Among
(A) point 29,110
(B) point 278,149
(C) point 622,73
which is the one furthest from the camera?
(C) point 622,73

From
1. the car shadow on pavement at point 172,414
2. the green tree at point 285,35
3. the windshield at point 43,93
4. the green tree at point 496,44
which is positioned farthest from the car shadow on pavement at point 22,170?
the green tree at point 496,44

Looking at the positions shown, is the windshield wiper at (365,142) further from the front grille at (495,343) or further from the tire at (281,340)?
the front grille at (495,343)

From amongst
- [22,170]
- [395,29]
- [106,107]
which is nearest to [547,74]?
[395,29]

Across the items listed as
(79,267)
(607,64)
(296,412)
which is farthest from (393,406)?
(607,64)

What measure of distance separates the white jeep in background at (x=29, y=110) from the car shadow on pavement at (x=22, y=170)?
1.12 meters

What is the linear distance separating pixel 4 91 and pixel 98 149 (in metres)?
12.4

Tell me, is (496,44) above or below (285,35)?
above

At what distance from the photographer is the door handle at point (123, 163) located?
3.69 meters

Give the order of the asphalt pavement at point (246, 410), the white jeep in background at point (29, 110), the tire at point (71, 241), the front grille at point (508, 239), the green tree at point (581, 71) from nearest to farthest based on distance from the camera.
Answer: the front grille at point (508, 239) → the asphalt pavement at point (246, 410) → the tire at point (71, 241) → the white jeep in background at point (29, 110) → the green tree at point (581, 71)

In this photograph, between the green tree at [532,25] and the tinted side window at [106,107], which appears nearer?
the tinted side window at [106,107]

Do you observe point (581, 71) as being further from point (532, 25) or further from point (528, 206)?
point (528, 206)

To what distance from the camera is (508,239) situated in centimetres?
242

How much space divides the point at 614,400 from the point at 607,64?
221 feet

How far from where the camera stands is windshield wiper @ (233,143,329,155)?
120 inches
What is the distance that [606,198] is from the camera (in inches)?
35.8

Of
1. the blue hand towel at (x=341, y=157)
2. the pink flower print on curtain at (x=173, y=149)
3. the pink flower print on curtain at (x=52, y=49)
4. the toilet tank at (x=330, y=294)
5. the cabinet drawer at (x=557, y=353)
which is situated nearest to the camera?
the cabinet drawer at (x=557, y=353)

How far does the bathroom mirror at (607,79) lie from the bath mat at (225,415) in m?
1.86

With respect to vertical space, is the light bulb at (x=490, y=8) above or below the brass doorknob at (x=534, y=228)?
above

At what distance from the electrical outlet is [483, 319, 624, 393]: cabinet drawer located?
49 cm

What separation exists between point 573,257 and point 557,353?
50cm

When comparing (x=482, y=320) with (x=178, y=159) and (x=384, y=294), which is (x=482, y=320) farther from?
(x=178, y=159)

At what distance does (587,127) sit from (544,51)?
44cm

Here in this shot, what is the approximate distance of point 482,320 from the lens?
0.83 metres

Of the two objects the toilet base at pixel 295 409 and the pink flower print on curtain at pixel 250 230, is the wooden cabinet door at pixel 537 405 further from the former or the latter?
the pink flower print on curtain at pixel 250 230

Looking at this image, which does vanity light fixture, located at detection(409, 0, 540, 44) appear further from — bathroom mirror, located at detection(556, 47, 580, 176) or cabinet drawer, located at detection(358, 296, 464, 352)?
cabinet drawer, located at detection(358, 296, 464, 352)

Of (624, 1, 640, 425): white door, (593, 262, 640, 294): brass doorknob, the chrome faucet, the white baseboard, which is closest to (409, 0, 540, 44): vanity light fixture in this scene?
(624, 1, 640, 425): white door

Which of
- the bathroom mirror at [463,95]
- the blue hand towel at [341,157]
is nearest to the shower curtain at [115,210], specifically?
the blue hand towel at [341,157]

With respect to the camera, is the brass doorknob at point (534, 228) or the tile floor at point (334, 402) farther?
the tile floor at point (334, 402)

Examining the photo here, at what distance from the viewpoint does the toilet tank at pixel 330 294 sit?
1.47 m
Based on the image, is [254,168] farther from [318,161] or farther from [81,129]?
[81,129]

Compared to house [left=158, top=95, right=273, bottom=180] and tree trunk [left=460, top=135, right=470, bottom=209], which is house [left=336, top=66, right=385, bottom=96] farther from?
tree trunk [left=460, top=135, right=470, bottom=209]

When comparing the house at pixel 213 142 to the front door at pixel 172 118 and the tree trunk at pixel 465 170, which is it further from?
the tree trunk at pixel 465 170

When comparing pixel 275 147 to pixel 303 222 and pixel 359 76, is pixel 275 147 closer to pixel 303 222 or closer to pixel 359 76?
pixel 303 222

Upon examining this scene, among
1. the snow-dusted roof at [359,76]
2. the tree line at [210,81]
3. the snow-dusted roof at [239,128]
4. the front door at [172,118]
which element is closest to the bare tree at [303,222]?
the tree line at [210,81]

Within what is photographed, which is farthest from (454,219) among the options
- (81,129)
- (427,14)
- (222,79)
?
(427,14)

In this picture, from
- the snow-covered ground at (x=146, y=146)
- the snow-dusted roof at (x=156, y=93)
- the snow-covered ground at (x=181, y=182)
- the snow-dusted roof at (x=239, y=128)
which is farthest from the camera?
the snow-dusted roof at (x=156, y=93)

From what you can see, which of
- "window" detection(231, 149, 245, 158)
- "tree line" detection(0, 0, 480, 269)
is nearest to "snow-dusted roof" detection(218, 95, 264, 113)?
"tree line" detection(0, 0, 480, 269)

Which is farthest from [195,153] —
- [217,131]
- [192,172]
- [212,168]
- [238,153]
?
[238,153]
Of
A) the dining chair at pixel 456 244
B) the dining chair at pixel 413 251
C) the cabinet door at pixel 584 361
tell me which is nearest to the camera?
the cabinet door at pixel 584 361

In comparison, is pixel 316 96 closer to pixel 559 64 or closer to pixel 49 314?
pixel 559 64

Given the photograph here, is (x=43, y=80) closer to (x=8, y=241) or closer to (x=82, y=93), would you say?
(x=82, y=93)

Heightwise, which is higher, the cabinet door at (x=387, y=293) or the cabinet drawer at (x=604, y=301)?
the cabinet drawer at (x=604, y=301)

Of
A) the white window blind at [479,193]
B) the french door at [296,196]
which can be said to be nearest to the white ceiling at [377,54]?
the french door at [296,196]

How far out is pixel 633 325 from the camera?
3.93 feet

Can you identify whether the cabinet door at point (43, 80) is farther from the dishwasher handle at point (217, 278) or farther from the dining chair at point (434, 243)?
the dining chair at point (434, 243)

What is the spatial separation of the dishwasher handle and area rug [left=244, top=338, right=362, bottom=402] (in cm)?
= = = =
■ **Direction**
Rewrite all the records with "photographer" replaced by "camera" and everything else left unchanged.

■ **Reply to the task**
Among
(A) point 29,110
(B) point 278,149
(C) point 622,73
which is the one furthest from the camera?
(C) point 622,73

From
1. the car shadow on pavement at point 172,414
2. the green tree at point 285,35
3. the windshield at point 43,93
4. the green tree at point 496,44
which is positioned farthest from the car shadow on pavement at point 22,170?
the green tree at point 496,44

Looking at the positions shown, is the windshield wiper at (365,142) further from the front grille at (495,343) or further from the tire at (281,340)?
the front grille at (495,343)

From amongst
- [22,170]
- [395,29]
- [106,107]
which is nearest to [547,74]?
[395,29]

Across the items listed as
(79,267)
(607,64)
(296,412)
which is farthest from (393,406)?
(607,64)

What measure of distance separates the white jeep in background at (x=29, y=110) from the car shadow on pavement at (x=22, y=170)?
1.12 meters

What is the linear distance separating pixel 4 91 and pixel 98 149 (in metres)?
12.4

Tell me, is (496,44) above or below (285,35)?
above

At what distance from the camera is the door handle at point (123, 163) located?
3.69 meters

Give the order of the asphalt pavement at point (246, 410), the white jeep in background at point (29, 110), the tire at point (71, 241), the front grille at point (508, 239), the green tree at point (581, 71) from nearest to farthest based on distance from the camera.
Answer: the front grille at point (508, 239) → the asphalt pavement at point (246, 410) → the tire at point (71, 241) → the white jeep in background at point (29, 110) → the green tree at point (581, 71)

In this photograph, between the green tree at [532,25] and the tinted side window at [106,107], which appears nearer?
the tinted side window at [106,107]

Do you observe point (581, 71) as being further from point (532, 25) or further from point (528, 206)?
point (528, 206)

To what distance from the camera is (508,239) situated in centimetres?
242

How much space divides the point at 614,400 from the point at 607,64?
221 feet

How far from where the camera stands is windshield wiper @ (233,143,329,155)?
120 inches
What is the distance that [606,198] is from the camera (in inches)?
35.8

Of
1. the blue hand towel at (x=341, y=157)
2. the pink flower print on curtain at (x=173, y=149)
3. the pink flower print on curtain at (x=52, y=49)
4. the toilet tank at (x=330, y=294)
5. the cabinet drawer at (x=557, y=353)
which is situated nearest to the camera?
the cabinet drawer at (x=557, y=353)

How far does the bathroom mirror at (607,79) lie from the bath mat at (225,415) in m?
1.86

With respect to vertical space, is the light bulb at (x=490, y=8) above or below the brass doorknob at (x=534, y=228)?
above

At what distance from the electrical outlet is [483, 319, 624, 393]: cabinet drawer located?
49 cm

What separation exists between point 573,257 and point 557,353?
50cm

When comparing (x=482, y=320) with (x=178, y=159) and (x=384, y=294), which is (x=482, y=320) farther from?
(x=178, y=159)

At what distance does (587,127) sit from (544,51)?
44cm

Here in this shot, what is the approximate distance of point 482,320 from the lens?
0.83 metres

Of the two objects the toilet base at pixel 295 409 and the pink flower print on curtain at pixel 250 230, is the wooden cabinet door at pixel 537 405 further from the former or the latter?
the pink flower print on curtain at pixel 250 230

Looking at this image, which does vanity light fixture, located at detection(409, 0, 540, 44) appear further from — bathroom mirror, located at detection(556, 47, 580, 176) or cabinet drawer, located at detection(358, 296, 464, 352)?
cabinet drawer, located at detection(358, 296, 464, 352)

Of (624, 1, 640, 425): white door, (593, 262, 640, 294): brass doorknob, the chrome faucet, the white baseboard, which is closest to (409, 0, 540, 44): vanity light fixture in this scene?
(624, 1, 640, 425): white door

Which of
- the bathroom mirror at [463,95]
- the blue hand towel at [341,157]
is nearest to the shower curtain at [115,210], specifically?
the blue hand towel at [341,157]

With respect to the camera, is the brass doorknob at point (534, 228) or the tile floor at point (334, 402) farther?
the tile floor at point (334, 402)

Examining the photo here, at what distance from the viewpoint does the toilet tank at pixel 330 294 sit?
1.47 m
Based on the image, is [254,168] farther from [318,161] or farther from [81,129]?
[81,129]

Compared to house [left=158, top=95, right=273, bottom=180] and tree trunk [left=460, top=135, right=470, bottom=209], which is house [left=336, top=66, right=385, bottom=96] farther from?
tree trunk [left=460, top=135, right=470, bottom=209]

When comparing the house at pixel 213 142 to the front door at pixel 172 118 and the tree trunk at pixel 465 170, which is it further from?
the tree trunk at pixel 465 170

When comparing pixel 275 147 to pixel 303 222 and pixel 359 76, is pixel 275 147 closer to pixel 303 222 or closer to pixel 359 76?
pixel 303 222

Upon examining this scene, among
1. the snow-dusted roof at [359,76]
2. the tree line at [210,81]
3. the snow-dusted roof at [239,128]
4. the front door at [172,118]
which element is closest to the bare tree at [303,222]?
the tree line at [210,81]

Within what is photographed, which is farthest from (454,219) among the options
- (81,129)
- (427,14)
- (222,79)
?
(427,14)

In this picture, from
- the snow-covered ground at (x=146, y=146)
- the snow-dusted roof at (x=156, y=93)
- the snow-covered ground at (x=181, y=182)
- the snow-dusted roof at (x=239, y=128)
which is farthest from the camera?
the snow-dusted roof at (x=156, y=93)

From what you can see, which of
- "window" detection(231, 149, 245, 158)
- "tree line" detection(0, 0, 480, 269)
is nearest to "snow-dusted roof" detection(218, 95, 264, 113)?
"tree line" detection(0, 0, 480, 269)

Which is farthest from [195,153] —
- [217,131]
- [192,172]
- [212,168]
- [238,153]
?
[238,153]
Of
A) the dining chair at pixel 456 244
B) the dining chair at pixel 413 251
C) the cabinet door at pixel 584 361
tell me which is nearest to the camera?
the cabinet door at pixel 584 361

In comparison, is pixel 316 96 closer to pixel 559 64 or closer to pixel 49 314?
pixel 559 64

Given the photograph here, is (x=43, y=80) closer to (x=8, y=241) or closer to (x=82, y=93), would you say?
(x=82, y=93)

Heightwise, which is higher, the cabinet door at (x=387, y=293) or the cabinet drawer at (x=604, y=301)?
the cabinet drawer at (x=604, y=301)

Of
A) the white window blind at [479,193]
B) the french door at [296,196]
which can be said to be nearest to the white ceiling at [377,54]?
the french door at [296,196]

How far out is pixel 633 325 from the camera?
3.93 feet

Can you identify whether the cabinet door at point (43, 80) is farther from the dishwasher handle at point (217, 278) or farther from the dining chair at point (434, 243)?
the dining chair at point (434, 243)

What is the spatial separation of the dishwasher handle and area rug [left=244, top=338, right=362, bottom=402] (in cm)?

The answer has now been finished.